# Found banded pigeon or dove



## Joliboo (May 16, 2013)

We found a bird with a copper band that begins with IRAN. Any ideas? It's not flying but is walking around. Thanks!


----------



## spirit wings (Mar 29, 2008)

not sure if you can track the owner of that one. where is your location? is it possible for you to care for the pigeon to see what it's immediate needs are and then go from there?


----------



## Skyeking (Jan 17, 2003)

*You need to intervene and catch it, it is domestic and used to being taken care of and cannot survive by itself. Thank you.

Here is a link with ideas on catching it:http://www.pigeons.biz/forums/f20/1...s-incl2cnd-step-post-your-location-38776.html

*


----------



## Joliboo (May 16, 2013)

I've got it in a cage inside with food and water. I've never taken care of a pigeon, so if you have any recommendations please let me know! It didn't try to fly when we caught it. It's more active today than yesterday, and is eating. I'm giving it wild dove feed from the bird store near me.


----------



## Skyeking (Jan 17, 2003)

Joliboo said:


> I've got it in a cage inside with food and water. I've never taken care of a pigeon, so if you have any recommendations please let me know! It didn't try to fly when we caught it. It's more active today than yesterday, and is eating. I'm giving it wild dove feed from the bird store near me.


*Thank you for the update. Can you post a picture of the bird?

*


----------



## Joliboo (May 16, 2013)

I'm not sure if I'm doing this right, but hopefully I've got a photo attached here!


----------



## Joliboo (May 16, 2013)

Also- how can I tell if its wings are clipped? Thanks!


----------



## Skyeking (Jan 17, 2003)

*You can easily tell if the wings are clipped they will be short. This may be a young bird and definitely not flying because it is sick. 

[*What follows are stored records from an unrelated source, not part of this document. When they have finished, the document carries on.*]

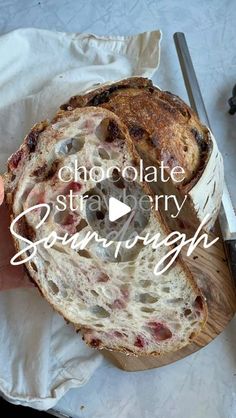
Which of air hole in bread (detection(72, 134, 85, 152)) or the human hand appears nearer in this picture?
air hole in bread (detection(72, 134, 85, 152))

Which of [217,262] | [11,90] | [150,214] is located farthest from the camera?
[11,90]

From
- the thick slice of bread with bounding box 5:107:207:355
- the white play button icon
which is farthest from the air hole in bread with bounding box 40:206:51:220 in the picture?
the white play button icon

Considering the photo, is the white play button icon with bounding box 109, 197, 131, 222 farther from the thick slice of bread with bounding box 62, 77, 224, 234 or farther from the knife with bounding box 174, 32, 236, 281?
the knife with bounding box 174, 32, 236, 281

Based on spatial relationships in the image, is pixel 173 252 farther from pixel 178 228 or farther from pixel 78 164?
pixel 78 164

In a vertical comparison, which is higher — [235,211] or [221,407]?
[235,211]

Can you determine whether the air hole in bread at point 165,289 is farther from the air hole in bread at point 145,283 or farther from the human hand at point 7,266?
the human hand at point 7,266

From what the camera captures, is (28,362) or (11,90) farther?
(11,90)

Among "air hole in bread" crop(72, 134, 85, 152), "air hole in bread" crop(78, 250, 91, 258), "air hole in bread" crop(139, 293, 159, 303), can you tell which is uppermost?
"air hole in bread" crop(72, 134, 85, 152)

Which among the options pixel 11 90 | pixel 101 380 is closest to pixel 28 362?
pixel 101 380
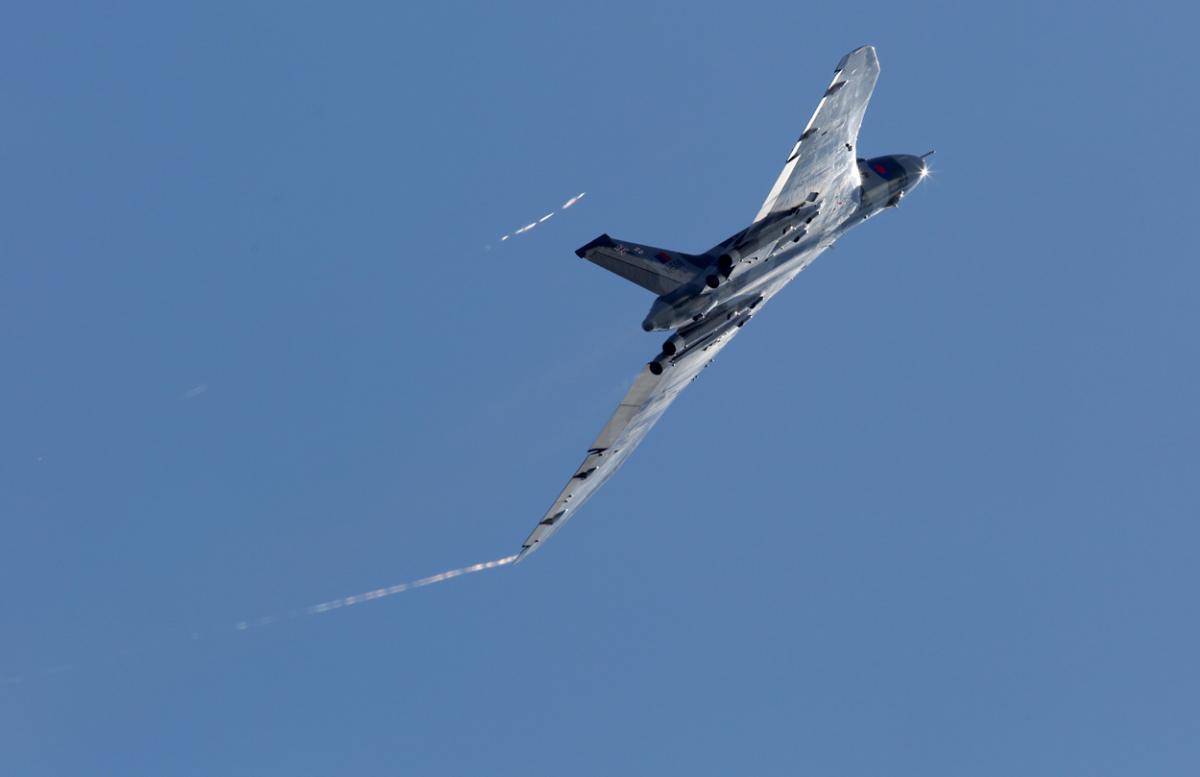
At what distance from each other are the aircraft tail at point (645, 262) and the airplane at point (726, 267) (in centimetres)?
4

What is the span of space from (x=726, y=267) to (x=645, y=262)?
3759 millimetres

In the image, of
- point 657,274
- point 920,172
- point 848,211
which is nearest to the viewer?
point 657,274

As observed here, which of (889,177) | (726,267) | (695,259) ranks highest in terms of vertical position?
(889,177)

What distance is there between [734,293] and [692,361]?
4.21 m

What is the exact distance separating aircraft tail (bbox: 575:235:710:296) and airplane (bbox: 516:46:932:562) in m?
0.04

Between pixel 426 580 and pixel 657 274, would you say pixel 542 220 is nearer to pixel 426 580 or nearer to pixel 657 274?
pixel 657 274

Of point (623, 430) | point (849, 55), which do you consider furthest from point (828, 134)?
point (623, 430)

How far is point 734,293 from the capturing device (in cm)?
7112

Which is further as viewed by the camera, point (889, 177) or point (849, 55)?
point (889, 177)

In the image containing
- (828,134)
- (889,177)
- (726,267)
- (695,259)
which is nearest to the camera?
(726,267)

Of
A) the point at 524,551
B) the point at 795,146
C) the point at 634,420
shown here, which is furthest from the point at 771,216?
the point at 524,551

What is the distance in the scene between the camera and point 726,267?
68938 millimetres

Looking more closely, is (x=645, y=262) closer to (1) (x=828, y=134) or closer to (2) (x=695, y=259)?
(2) (x=695, y=259)

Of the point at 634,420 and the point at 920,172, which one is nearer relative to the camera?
the point at 634,420
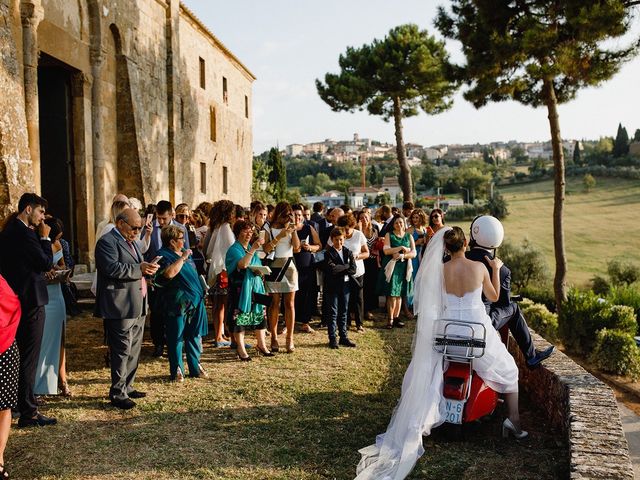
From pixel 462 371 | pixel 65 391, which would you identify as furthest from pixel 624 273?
pixel 65 391

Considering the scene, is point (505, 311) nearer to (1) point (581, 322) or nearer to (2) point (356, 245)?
(2) point (356, 245)

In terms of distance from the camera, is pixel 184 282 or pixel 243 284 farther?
pixel 243 284

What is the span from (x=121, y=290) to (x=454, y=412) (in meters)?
3.24

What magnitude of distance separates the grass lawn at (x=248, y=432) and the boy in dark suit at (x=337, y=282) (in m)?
1.01

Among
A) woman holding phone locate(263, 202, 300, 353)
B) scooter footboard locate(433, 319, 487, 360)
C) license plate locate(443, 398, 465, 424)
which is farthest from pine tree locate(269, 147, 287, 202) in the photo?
license plate locate(443, 398, 465, 424)

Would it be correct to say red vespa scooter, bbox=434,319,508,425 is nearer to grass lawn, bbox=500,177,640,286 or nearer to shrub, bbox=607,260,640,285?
shrub, bbox=607,260,640,285

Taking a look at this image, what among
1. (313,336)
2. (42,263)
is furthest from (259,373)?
(42,263)

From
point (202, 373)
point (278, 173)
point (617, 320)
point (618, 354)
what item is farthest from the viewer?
point (278, 173)

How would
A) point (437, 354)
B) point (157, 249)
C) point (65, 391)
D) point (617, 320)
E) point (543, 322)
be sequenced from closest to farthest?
point (437, 354) → point (65, 391) → point (157, 249) → point (617, 320) → point (543, 322)

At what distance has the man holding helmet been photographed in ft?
16.3

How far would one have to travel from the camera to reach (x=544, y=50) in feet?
45.2

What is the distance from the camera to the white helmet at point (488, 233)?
496 cm

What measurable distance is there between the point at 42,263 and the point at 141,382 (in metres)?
2.08

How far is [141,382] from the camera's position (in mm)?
6180
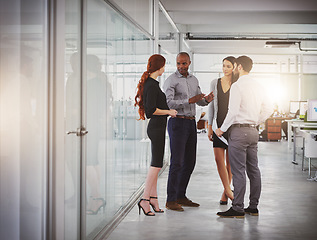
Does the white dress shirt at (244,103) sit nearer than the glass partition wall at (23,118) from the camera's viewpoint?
No

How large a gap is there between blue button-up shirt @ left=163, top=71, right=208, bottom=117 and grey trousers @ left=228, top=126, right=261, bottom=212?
638mm

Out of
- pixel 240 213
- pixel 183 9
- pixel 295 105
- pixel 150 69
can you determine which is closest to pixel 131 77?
pixel 150 69

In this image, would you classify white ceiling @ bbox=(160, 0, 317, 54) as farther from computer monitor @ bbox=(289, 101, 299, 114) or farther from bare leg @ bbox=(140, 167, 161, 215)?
bare leg @ bbox=(140, 167, 161, 215)

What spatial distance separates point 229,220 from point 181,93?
157 cm

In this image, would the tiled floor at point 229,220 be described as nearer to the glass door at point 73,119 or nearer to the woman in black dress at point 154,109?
the woman in black dress at point 154,109

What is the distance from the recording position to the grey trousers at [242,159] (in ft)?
15.7

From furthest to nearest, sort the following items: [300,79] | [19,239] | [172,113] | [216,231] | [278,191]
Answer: [300,79] → [278,191] → [172,113] → [216,231] → [19,239]

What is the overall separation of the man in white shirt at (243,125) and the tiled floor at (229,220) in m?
0.33

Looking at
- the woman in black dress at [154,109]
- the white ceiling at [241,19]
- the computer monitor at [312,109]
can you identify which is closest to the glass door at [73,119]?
the woman in black dress at [154,109]

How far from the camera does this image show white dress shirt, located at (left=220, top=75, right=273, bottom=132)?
475 centimetres

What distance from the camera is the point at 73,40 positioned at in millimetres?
3354

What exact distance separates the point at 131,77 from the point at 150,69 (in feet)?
2.45

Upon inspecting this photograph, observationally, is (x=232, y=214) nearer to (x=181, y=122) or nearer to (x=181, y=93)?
(x=181, y=122)

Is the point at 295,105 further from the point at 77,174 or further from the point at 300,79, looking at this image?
the point at 77,174
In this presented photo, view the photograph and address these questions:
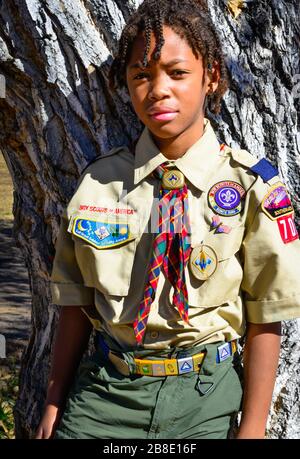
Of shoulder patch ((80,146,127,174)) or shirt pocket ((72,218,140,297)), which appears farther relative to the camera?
shoulder patch ((80,146,127,174))

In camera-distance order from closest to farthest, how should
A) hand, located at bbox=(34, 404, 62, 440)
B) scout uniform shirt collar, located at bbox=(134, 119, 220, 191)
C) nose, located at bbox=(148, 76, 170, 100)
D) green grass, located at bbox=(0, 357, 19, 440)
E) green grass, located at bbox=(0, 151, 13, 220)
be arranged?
nose, located at bbox=(148, 76, 170, 100) < scout uniform shirt collar, located at bbox=(134, 119, 220, 191) < hand, located at bbox=(34, 404, 62, 440) < green grass, located at bbox=(0, 357, 19, 440) < green grass, located at bbox=(0, 151, 13, 220)

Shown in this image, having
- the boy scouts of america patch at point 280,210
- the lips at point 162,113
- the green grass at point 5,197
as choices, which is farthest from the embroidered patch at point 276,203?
the green grass at point 5,197

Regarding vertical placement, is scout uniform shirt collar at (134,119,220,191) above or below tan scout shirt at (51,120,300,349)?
above

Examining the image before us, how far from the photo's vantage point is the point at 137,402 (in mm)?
2420

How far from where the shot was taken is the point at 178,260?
244cm

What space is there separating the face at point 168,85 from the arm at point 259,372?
635 millimetres

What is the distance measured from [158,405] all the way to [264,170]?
29.1 inches

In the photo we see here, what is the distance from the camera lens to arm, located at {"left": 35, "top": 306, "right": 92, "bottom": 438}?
2.67m

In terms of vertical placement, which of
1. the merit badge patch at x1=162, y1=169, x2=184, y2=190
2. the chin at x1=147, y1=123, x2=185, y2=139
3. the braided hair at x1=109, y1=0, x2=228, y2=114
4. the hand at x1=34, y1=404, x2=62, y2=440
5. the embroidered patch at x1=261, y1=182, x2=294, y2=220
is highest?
the braided hair at x1=109, y1=0, x2=228, y2=114

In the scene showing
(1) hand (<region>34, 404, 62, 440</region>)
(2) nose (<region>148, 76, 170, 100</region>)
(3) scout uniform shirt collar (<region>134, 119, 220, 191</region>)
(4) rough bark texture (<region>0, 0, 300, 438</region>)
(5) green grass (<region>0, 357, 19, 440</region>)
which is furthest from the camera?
(5) green grass (<region>0, 357, 19, 440</region>)

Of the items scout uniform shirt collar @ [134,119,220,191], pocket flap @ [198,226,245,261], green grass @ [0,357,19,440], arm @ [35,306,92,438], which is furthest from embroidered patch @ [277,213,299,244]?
green grass @ [0,357,19,440]

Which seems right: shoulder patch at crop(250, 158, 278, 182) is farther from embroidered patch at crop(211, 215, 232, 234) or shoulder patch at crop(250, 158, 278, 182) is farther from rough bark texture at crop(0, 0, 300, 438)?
rough bark texture at crop(0, 0, 300, 438)

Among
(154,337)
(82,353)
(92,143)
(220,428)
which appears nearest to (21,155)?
(92,143)

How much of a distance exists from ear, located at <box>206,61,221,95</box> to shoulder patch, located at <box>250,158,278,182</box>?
0.89 feet
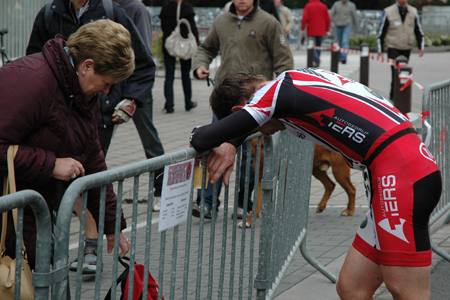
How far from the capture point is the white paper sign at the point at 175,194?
2258 millimetres

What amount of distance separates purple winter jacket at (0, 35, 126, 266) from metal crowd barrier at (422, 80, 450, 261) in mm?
2706

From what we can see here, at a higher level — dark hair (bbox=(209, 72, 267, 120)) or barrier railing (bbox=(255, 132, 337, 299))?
dark hair (bbox=(209, 72, 267, 120))

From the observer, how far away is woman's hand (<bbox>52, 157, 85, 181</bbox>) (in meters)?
2.60

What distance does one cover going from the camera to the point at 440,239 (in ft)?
16.7

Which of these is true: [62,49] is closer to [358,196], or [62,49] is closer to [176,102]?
[358,196]

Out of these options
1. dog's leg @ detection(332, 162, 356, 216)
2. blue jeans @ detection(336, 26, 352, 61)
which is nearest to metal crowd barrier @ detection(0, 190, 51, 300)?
dog's leg @ detection(332, 162, 356, 216)

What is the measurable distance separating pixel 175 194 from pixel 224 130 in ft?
1.28

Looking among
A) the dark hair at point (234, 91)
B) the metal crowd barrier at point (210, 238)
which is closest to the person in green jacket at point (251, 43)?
the metal crowd barrier at point (210, 238)

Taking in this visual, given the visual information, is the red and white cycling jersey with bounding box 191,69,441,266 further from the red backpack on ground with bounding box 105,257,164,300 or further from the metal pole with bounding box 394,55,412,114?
the metal pole with bounding box 394,55,412,114

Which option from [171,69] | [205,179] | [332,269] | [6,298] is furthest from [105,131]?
[171,69]

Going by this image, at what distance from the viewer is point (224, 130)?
101 inches

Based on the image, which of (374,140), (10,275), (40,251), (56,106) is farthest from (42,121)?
(374,140)

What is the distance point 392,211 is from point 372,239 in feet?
1.07

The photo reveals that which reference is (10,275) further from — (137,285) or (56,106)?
(56,106)
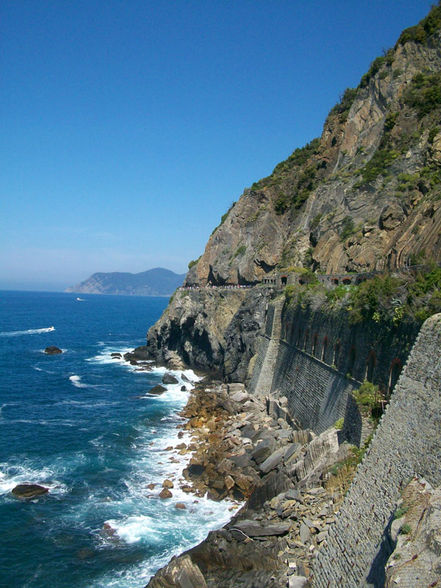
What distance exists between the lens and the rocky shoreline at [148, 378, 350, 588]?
18.0m

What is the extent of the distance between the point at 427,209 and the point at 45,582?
30659 mm

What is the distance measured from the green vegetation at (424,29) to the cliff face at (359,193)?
0.42 ft

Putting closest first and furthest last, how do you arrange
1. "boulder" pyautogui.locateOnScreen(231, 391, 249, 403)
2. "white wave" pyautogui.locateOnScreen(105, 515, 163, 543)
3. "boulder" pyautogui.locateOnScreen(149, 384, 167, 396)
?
"white wave" pyautogui.locateOnScreen(105, 515, 163, 543), "boulder" pyautogui.locateOnScreen(231, 391, 249, 403), "boulder" pyautogui.locateOnScreen(149, 384, 167, 396)

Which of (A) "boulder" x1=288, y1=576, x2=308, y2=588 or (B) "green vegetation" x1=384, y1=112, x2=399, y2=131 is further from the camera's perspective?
(B) "green vegetation" x1=384, y1=112, x2=399, y2=131

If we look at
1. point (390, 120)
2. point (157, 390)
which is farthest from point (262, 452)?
point (390, 120)

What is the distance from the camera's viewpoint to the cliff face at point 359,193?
4038 centimetres

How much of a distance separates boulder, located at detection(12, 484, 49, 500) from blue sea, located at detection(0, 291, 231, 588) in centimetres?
36

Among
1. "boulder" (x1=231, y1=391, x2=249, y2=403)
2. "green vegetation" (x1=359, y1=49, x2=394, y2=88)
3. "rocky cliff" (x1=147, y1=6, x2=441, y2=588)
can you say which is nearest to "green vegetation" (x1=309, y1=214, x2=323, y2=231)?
"rocky cliff" (x1=147, y1=6, x2=441, y2=588)

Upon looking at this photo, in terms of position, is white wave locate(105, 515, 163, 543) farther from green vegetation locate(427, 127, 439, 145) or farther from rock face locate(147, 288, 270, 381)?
green vegetation locate(427, 127, 439, 145)

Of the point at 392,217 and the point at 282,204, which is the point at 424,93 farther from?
the point at 282,204

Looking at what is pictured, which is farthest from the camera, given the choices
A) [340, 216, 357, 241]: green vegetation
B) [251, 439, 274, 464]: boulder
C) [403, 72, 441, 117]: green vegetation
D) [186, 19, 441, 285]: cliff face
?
[340, 216, 357, 241]: green vegetation

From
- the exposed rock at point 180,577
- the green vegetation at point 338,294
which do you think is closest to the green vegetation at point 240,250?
the green vegetation at point 338,294

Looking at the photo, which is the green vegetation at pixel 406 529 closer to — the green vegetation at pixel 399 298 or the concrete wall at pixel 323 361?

Please make sure the bird is kept in a warm area free from drafts of air.

Is she eating well, what does the poop look like?*


----------



## Joliboo (May 16, 2013)

She (can you tell it's a she?) is eating well for sure. I got her some grit but I haven't seen her at it. It seems like she forgets where the water is. I keep showing her and then she drinks, but I haven't seen her drink on her own. She probably has though. Her poop is squirty, dark green in the center and liquidy white and clear. She sort of flew chicken-style from the couch to the bookshelf. I haven't given her a lot of chances to prove her ability though because I'm worried that she'll get hurt.


----------



## spirit wings (Mar 29, 2008)

where is your location.? there may be a member that is close enough to help out as the bird does look sick to me and may need an antibiotic. UNLESS, you are will to adopt this bird and give her a name and take her to the vet to get her some meds.


----------



## Joliboo (May 16, 2013)

I can get her the meds. I have a friend on it already. Also there are several people who have told me about neighbors with pigeons (in Albany ca) so I may find her owners soon. I hope she's ok! How do you know she's a she?


----------



## Skyeking (Jan 17, 2003)

Joliboo said:


> She (can you tell it's a she?) is eating well for sure. I got her some grit but I haven't seen her at it. It seems like she forgets where the water is. I keep showing her and then she drinks, but I haven't seen her drink on her own. She probably has though. Her poop is squirty, dark green in the center and liquidy white and clear. She sort of flew chicken-style from the couch to the bookshelf. I haven't given her a lot of chances to prove her ability though because I'm worried that she'll get hurt.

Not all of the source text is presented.